Despite the fact that the coronavirus pandemic has killed nearly 420,000 people in the United States, Americans are still shockingly reluctant to actually get the vaccine once it becomes available to them. But the number that are willing is slowly growing.
The Kaiser Family Foundation's COVID-19 Vaccine Monitor released new poll findings on Wednesday that show an overall decline in vaccine hesitancy, suggesting that a growing proportion of American adults are warming up the idea of getting inoculated. Now, about 41 percent of American adults say they'd get a free coronavirus vaccine as soon as possible. That's still pretty low, but it's better than the 34 percent who said they would in last month's poll — showing that attitudes are at least shifting in the right direction.
Of course, "right direction" is a loaded term.
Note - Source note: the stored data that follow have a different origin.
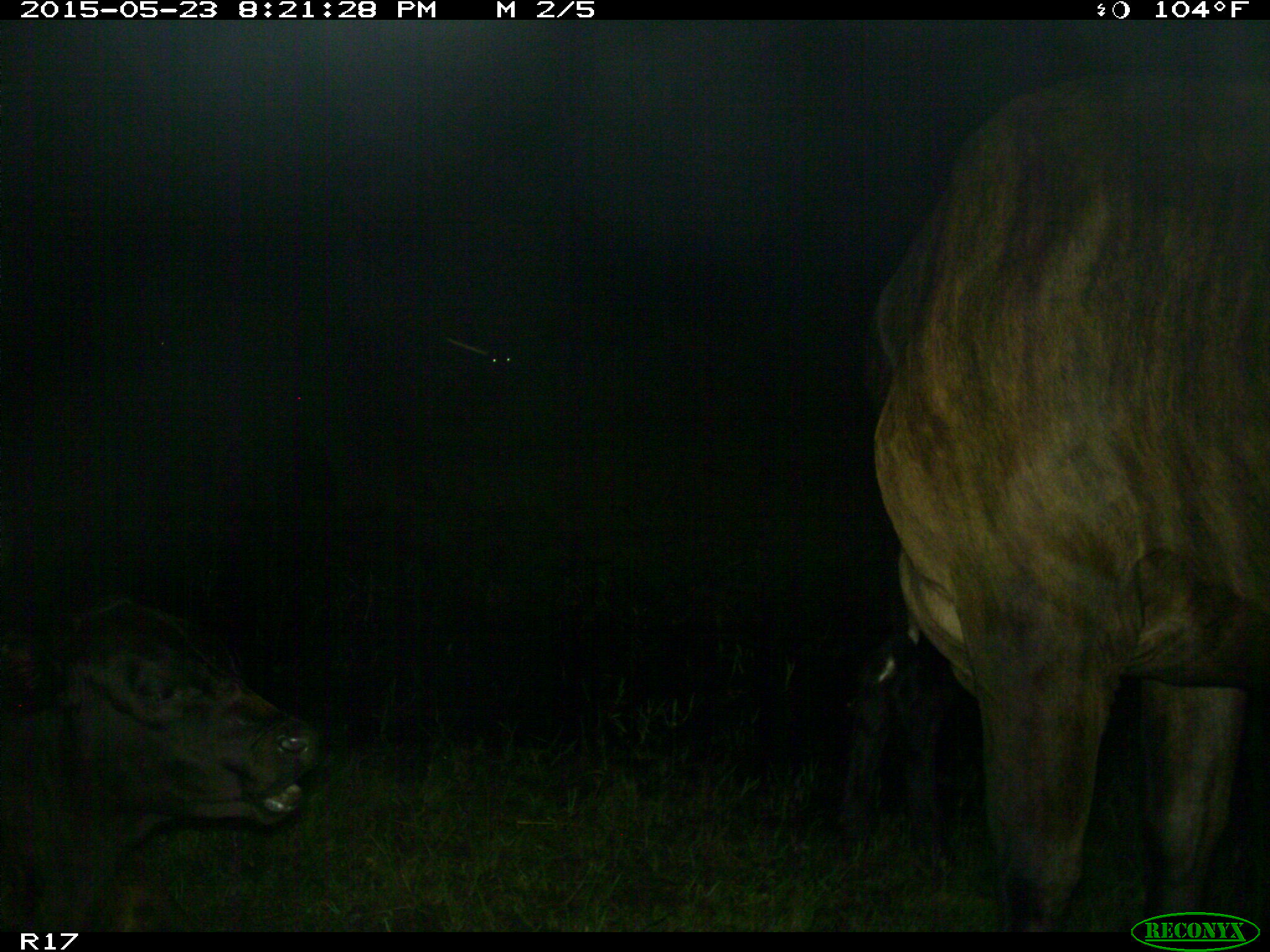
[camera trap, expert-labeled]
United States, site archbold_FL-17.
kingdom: Animalia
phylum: Chordata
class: Mammalia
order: Artiodactyla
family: Bovidae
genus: Bos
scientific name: Bos taurus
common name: domestic cow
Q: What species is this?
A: Bos taurus (domestic cow).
But given that the COVID-19 vaccines currently approved by the FDA have shown remarkable efficacy, it doesn't seem unreasonable to suggest that widespread vaccination would go a long way toward ending the pandemic and restoring some semblance of normal life.
There are still troubling statistics in the new poll, which asked 1,563 adults about their attitudes toward the vaccine. White people are far more enthusiastic about the vaccine than Black or Hispanic people are, as Axios notes, illustrating the skepticism toward the U.S. healthcare system among demographics that tend to be overlooked or mistreated by it.
But there does seem to be a path forward. People who have friends or family members who already got vaccinated seem to be less hesitant to get vaccinated themselves than others, Axios points out. So vaccine reluctance may drop even further as the people who still have reservations find themselves with more people in their social circles to talk with about the experience.